→ **Excerto do texto**
§ §

O Arguido foi condenado pela prática de um crime de importunação sexual, p. e p. pelo at. 170º do Código Penal, na pena de 70 dias de multa à taxa diária de € 12,00.

 

Posteriormente, e com a finalidade de exercer a atividade de treinador de natação de atletas entre os 14 e 20 anos de idade, o Arguido requereu, ao abrigo do disposto no art. 229º do Código de Execução de Penas e Medidas de Privação da Liberdade, o cancelamento provisório do registo criminal da respetiva sentença.

 

Conforme consta do referido aresto, “O Tribunal determinou, oficiosamente, a elaboração de relatório social para aferir do enquadramento social e laboral do Requerente AA. Mais considerou [após recusar, por inconstitucionalidade, a aplicação do critério normativo extraído do artigo 4.º, n.º 3 e 5 da Lei n.º 113/2009, de 17 de Setembro, no sentido da imperatividade de realização da diligência probatória aí prevista para efeitos de cancelamento de toda e qualquer condenação por crime previsto nos artigos 152.º e 152.º-A e no capítulo V do título I do livro II do Código Penal] que não se justificava a realização de perícia psiquiátrica ao Requerente AA atenta a circunstância de o crime praticado se traduzir “numa Importunação sexual, sancionada com pena de multa, em que a vítima figurava como maior de idade e cuja prática não denota qualquer aparente transtorno de personalidade””

§ §

→ **Tarefa curta 1**
Reproduza o trecho do excerto sobre o cancelamento do registo criminal, começando em "O Arguido foi" e terminando em "da respetiva sentença.".
→ **Tarefa curta 2**
Indique se cada afirmação está de acordo com o excerto sobre o cancelamento do registo criminal. Responda sim ou não e cite as palavras do excerto que o decidem. (a) O Arguido foi condenado numa pena de multa. (b) O Tribunal considerou justificada a realização de perícia psiquiátrica ao Requerente. (c) A vítima do crime era menor de idade.

→ **Entradas extraídas**
§ §

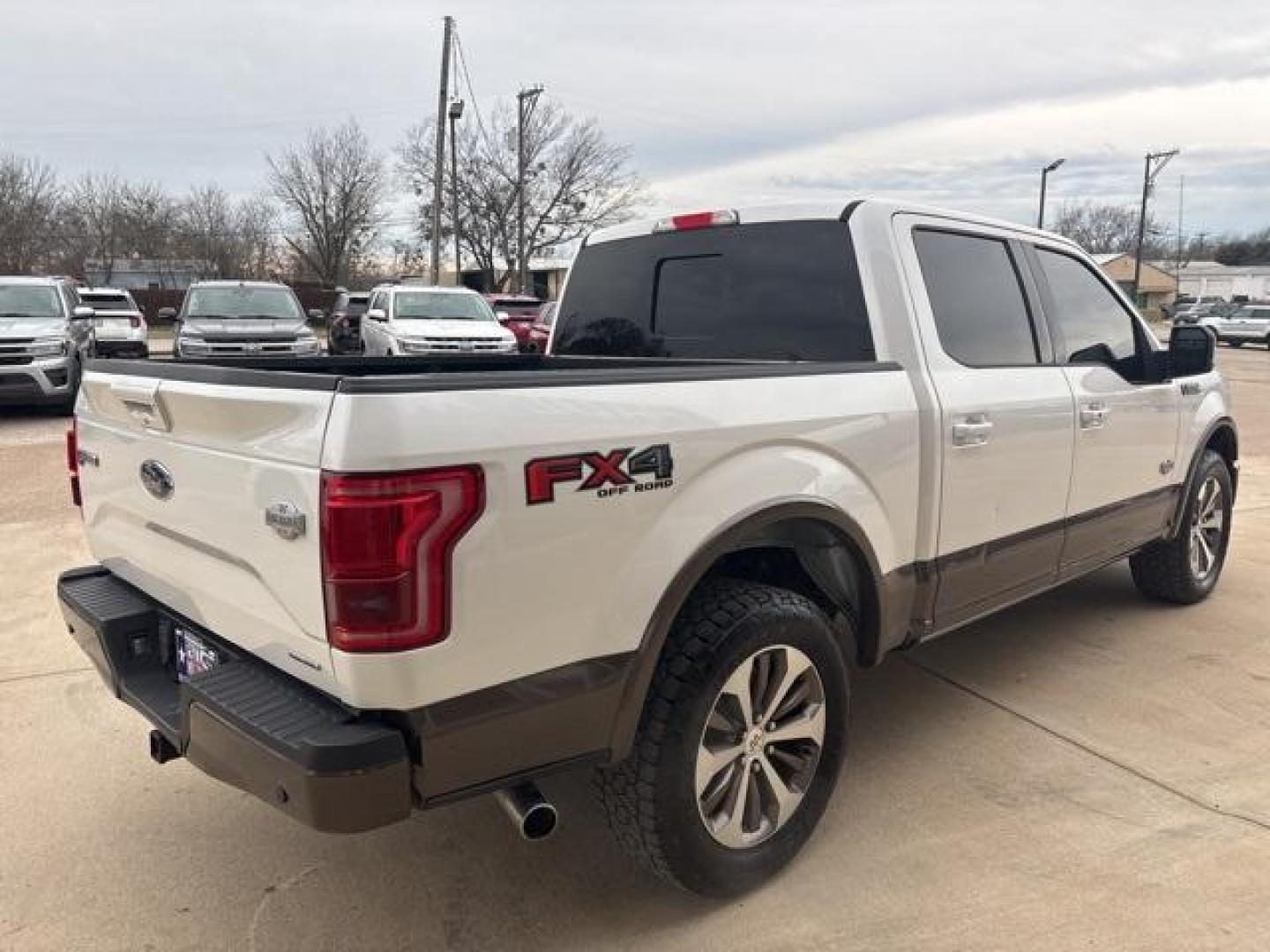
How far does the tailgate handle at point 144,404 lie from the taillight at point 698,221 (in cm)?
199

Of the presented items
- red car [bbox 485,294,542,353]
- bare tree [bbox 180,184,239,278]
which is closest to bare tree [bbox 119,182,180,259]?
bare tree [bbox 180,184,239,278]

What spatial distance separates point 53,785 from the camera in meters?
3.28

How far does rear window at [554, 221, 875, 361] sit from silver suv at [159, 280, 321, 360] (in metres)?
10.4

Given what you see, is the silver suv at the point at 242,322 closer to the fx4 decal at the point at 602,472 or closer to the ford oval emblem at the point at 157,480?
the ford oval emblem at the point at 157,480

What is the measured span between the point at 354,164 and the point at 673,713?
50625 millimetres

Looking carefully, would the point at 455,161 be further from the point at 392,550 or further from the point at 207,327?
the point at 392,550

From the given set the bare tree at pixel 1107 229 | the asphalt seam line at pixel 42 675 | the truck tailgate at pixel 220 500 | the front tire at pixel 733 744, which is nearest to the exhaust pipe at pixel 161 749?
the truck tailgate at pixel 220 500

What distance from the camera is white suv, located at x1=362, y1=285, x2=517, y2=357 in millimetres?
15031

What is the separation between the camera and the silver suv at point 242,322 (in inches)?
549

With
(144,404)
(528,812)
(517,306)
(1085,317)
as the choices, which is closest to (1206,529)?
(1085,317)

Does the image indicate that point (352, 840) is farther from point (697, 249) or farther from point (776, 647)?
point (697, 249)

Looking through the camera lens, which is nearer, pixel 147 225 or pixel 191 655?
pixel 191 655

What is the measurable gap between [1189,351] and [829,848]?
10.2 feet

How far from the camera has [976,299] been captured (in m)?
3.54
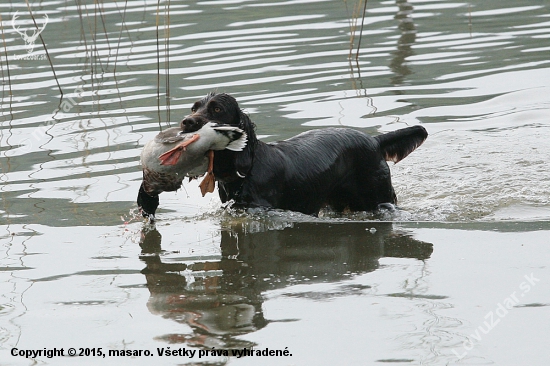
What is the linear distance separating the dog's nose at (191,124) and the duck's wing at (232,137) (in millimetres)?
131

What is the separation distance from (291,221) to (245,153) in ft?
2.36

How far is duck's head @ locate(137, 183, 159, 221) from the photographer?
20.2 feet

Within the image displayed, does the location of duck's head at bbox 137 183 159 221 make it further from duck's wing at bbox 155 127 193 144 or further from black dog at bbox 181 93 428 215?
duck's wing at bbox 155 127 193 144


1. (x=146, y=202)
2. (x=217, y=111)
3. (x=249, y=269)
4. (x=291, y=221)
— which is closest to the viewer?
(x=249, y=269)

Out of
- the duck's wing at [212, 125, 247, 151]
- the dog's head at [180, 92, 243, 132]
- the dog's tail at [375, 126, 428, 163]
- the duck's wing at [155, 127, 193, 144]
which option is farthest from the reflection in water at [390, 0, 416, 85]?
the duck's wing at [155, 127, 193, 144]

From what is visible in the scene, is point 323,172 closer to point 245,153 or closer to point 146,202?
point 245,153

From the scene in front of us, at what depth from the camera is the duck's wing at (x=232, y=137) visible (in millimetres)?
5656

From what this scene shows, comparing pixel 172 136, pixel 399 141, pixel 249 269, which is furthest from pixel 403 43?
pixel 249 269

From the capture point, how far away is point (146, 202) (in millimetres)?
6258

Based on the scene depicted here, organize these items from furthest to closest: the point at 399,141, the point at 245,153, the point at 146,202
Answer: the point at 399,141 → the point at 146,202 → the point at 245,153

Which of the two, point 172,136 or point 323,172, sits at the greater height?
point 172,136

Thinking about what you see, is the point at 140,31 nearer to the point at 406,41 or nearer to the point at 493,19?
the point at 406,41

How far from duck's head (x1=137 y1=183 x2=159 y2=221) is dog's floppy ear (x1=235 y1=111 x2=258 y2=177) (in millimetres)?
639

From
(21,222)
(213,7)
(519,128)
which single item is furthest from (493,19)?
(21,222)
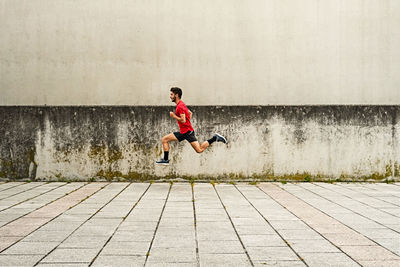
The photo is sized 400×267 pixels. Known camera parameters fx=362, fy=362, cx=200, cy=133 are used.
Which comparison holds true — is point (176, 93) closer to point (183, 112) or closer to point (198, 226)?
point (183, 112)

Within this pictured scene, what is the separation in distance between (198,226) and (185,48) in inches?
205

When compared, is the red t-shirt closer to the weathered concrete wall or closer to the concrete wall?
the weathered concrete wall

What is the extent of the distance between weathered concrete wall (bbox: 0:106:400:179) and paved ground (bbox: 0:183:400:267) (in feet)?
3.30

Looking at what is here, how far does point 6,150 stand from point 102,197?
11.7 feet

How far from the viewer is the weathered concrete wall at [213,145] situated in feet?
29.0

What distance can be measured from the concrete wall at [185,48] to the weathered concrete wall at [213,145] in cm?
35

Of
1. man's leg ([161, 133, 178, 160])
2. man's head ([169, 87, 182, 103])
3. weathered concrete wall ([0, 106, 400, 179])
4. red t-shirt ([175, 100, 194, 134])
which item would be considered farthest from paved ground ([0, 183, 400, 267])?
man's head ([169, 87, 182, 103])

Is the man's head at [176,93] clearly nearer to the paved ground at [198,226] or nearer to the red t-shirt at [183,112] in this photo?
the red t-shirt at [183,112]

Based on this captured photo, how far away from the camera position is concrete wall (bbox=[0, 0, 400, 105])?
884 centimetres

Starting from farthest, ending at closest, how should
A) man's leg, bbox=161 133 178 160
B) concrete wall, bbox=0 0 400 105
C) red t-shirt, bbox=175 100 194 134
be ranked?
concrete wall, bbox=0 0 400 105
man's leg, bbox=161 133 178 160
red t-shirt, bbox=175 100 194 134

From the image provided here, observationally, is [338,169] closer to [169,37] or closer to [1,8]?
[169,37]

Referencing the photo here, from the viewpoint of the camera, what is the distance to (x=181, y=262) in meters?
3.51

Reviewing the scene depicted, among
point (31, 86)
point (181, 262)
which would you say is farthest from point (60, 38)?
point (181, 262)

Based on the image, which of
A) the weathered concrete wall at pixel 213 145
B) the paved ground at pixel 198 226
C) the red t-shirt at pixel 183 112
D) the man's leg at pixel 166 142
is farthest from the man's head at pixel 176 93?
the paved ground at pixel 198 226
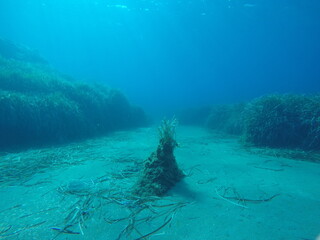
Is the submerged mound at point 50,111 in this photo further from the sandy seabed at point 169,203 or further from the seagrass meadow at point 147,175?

§ §

→ **Resposta correta 1**
O Arguido foi condenado pela prática de um crime de importunação sexual, p. e p. pelo at. 170º do Código Penal, na pena de 70 dias de multa à taxa diária de € 12,00.

 

Posteriormente, e com a finalidade de exercer a atividade de treinador de natação de atletas entre os 14 e 20 anos de idade, o Arguido requereu, ao abrigo do disposto no art. 229º do Código de Execução de Penas e Medidas de Privação da Liberdade, o cancelamento provisório do registo criminal da respetiva sentença.

→ **Resposta correta 2**
(a) Sim: "na pena de 70 dias de multa à taxa diária de € 12,00".
(b) Não: "não se justificava a realização de perícia psiquiátrica ao Requerente AA".
(c) Não: "em que a vítima figurava como maior de idade".